AIM OF THE TASK: Would you please restate all of the data exactly?

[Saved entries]

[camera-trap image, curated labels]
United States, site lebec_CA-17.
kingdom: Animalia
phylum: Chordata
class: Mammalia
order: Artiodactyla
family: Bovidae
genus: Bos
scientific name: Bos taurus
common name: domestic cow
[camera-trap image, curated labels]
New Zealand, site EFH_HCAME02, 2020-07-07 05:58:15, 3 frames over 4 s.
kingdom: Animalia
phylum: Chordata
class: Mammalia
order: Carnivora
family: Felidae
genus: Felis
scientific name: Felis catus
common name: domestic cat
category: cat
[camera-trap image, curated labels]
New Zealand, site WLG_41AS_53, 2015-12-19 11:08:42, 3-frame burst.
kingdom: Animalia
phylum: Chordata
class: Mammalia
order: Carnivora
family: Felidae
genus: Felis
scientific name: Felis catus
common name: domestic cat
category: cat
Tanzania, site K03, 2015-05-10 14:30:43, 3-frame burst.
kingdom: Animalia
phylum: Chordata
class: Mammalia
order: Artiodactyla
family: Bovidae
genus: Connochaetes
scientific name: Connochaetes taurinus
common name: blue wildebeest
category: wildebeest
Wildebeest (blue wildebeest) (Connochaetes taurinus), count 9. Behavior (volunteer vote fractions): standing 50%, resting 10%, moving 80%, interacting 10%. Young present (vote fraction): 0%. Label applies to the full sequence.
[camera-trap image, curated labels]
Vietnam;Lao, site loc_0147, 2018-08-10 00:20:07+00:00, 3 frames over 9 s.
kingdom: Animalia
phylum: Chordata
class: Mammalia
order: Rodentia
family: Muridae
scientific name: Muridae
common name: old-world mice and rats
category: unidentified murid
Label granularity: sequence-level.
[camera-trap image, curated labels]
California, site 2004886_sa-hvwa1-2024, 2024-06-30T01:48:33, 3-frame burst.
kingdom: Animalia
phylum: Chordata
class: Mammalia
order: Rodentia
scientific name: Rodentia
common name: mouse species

RESPONSE AREA:
[camera-trap image, curated labels]
United States, site lebec_CA-17.
kingdom: Animalia
phylum: Chordata
class: Mammalia
order: Artiodactyla
family: Bovidae
genus: Bos
scientific name: Bos taurus
common name: domestic cow
[camera-trap image, curated labels]
New Zealand, site EFH_HCAME02, 2020-07-07 05:58:15, 3 frames over 4 s.
kingdom: Animalia
phylum: Chordata
class: Mammalia
order: Carnivora
family: Felidae
genus: Felis
scientific name: Felis catus
common name: domestic cat
category: cat
[camera-trap image, curated labels]
New Zealand, site WLG_41AS_53, 2015-12-19 11:08:42, 3-frame burst.
kingdom: Animalia
phylum: Chordata
class: Mammalia
order: Carnivora
family: Felidae
genus: Felis
scientific name: Felis catus
common name: domestic cat
category: cat
Tanzania, site K03, 2015-05-10 14:30:43, 3-frame burst.
kingdom: Animalia
phylum: Chordata
class: Mammalia
order: Artiodactyla
family: Bovidae
genus: Connochaetes
scientific name: Connochaetes taurinus
common name: blue wildebeest
category: wildebeest
Wildebeest (blue wildebeest) (Connochaetes taurinus), count 9. Behavior (volunteer vote fractions): standing 50%, resting 10%, moving 80%, interacting 10%. Young present (vote fraction): 0%. Label applies to the full sequence.
[camera-trap image, curated labels]
Vietnam;Lao, site loc_0147, 2018-08-10 00:20:07+00:00, 3 frames over 9 s.
kingdom: Animalia
phylum: Chordata
class: Mammalia
order: Rodentia
family: Muridae
scientific name: Muridae
common name: old-world mice and rats
category: unidentified murid
Label granularity: sequence-level.
[camera-trap image, curated labels]
California, site 2004886_sa-hvwa1-2024, 2024-06-30T01:48:33, 3-frame burst.
kingdom: Animalia
phylum: Chordata
class: Mammalia
order: Rodentia
scientific name: Rodentia
common name: mouse species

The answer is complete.